昭和30年代生まれに贈るオンラインマガジン
Update: Aug.2006
小さなスナック
僕が初めて君を見たのは〜♪ 食べ物に関する雑記です。
▼小さなスナック
作詞/牧ミエコ・作曲/今井久・唄/パープル・シャドウズ
スープの冷めない距離:クノールスープ

子供時代に読んだ発明家エジソンの伝記に「貧乏なので肉入りのスープが飲めなかった」というエピソードがあった。私は「スープが飲めるだけでも幸せじゃないか」と思った。当時のスープは私にとって特別な存在だったからだ。

家庭で食べる洋食といえばフライ、オムレツ、ハンバーグ。スパゲティといえばミートソースかナポリタンだった時代。それらの「洋風おかず」は御飯と味噌汁と一緒に食卓に並んでいた。

パンは朝食か昼の軽食として食べるモノで、外食の王様『お子様ランチ』にもスープはついていなかったと思う。ナイフとフォークで食べる食事は憧れの存在だったのだ。

そんな時代に一筋の光明が差した。東京オリンピックの年に『味の素』(現・クノール食品)からスープミクス『クノールスープ』が売り出されたのだ。

固形スープを使えば、手作りスープは大した手間ではないが、『クノールコンソメ』『味の素コンソメ』『マギーブイヨン』が発売されたのは『クノールスープ』より*後で、缶詰の『キャンベルスープ』は近所のスーパーには置いて無かった。(*順に1965、67、67年)

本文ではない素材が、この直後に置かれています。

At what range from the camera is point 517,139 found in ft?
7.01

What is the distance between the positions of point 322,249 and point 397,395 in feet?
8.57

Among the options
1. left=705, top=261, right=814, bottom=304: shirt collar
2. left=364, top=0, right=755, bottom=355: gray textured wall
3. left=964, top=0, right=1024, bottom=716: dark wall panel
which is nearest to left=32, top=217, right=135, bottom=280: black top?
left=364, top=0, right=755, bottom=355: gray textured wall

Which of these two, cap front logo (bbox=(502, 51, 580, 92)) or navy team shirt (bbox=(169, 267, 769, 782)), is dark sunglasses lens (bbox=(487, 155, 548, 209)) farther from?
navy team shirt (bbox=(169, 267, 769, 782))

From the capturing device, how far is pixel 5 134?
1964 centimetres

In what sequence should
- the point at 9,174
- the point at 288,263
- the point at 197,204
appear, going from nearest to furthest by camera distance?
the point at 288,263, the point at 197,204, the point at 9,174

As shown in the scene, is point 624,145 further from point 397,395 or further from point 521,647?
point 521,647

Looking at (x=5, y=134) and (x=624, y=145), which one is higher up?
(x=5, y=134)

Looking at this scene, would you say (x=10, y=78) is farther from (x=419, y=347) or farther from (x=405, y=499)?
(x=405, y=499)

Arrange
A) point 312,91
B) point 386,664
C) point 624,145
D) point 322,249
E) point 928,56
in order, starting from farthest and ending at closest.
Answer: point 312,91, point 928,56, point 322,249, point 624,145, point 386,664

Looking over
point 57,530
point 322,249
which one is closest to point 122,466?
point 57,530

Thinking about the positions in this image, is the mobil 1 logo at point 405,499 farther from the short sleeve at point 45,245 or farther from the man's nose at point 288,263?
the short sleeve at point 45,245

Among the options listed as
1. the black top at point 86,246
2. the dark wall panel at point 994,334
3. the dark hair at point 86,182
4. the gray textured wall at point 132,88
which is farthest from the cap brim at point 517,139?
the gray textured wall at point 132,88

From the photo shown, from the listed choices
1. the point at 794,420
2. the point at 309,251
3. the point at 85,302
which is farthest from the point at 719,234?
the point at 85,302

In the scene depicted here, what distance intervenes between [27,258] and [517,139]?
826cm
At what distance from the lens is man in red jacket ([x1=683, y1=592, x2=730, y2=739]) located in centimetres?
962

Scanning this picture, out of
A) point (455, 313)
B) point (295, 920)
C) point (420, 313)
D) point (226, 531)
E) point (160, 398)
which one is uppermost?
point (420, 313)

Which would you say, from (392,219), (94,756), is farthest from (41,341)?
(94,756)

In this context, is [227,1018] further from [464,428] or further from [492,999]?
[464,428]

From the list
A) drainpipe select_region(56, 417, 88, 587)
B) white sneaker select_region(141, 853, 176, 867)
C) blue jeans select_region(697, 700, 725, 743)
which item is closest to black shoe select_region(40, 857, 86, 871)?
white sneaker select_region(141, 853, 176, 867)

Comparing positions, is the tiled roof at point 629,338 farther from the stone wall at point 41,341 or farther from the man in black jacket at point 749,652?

『クノールスープ』にはチキンヌードル、コーンクリーム、ポタージュ、*トマトスープ、*ビーフコンソメの5種類があり、袋入りの粉末を*水で溶いて鍋で暖めると4人前のスープが出来上がった。(*この二つは記憶が曖昧 *クリーム系は牛乳)

特に気に入ったのがチキンヌードルとポタージュで、チキンヌードルには1/4インチ程のアルファベット型のパスタ、ポージュにはクルトンが入っていたのが嬉しかった。

以来、「洋風おかず」の日には『クノールスープ』と小さなフランスパンを添えるのが私にとっての正餐となったが、 高校を卒業して実家を離れて暮らすようになってからはスープは手作りするようになったので、『クノールスープ』の存在は忘れてかけていた。

最近、味噌汁をインスタントで済ます家庭が増えているというTV番組を観て、そういえばクノールは『カップスープ』のCMばかりだなと思い、スーパーの食品売り場を覗いてみた。

昔ながらの『クノールスープ』は片隅に追いやられ、棚の殆どを『カップスープ』が占めている。種類もポタージュとコーンクリームだけだ。

「スープの冷めない距離」という表現がある。親と世帯を別に構えても面倒を見られる距離を例えたものだ。転じて親子の適度な距離感を指す事もある。

『カップスープ』なら、食べる直前にお湯を注ぐので冷める事はないが、便利な反面、家族が「同じ釜の飯」を食べる感覚は希薄だ。

現在、日本では一つ屋根の下に住む家族の食事の時間がずれ、個(孤)食の時代と言われる。スープは冷めなくなったが、家庭の食卓は冷めているように思う。


《余談》
スープは澄んだモノ、ポタージュはクリームタイプというイメージがあるが、スープは英語でポタージュはフランス語。同じモノを指す。先入観の一因は『クノールスープ』のネーミングでは?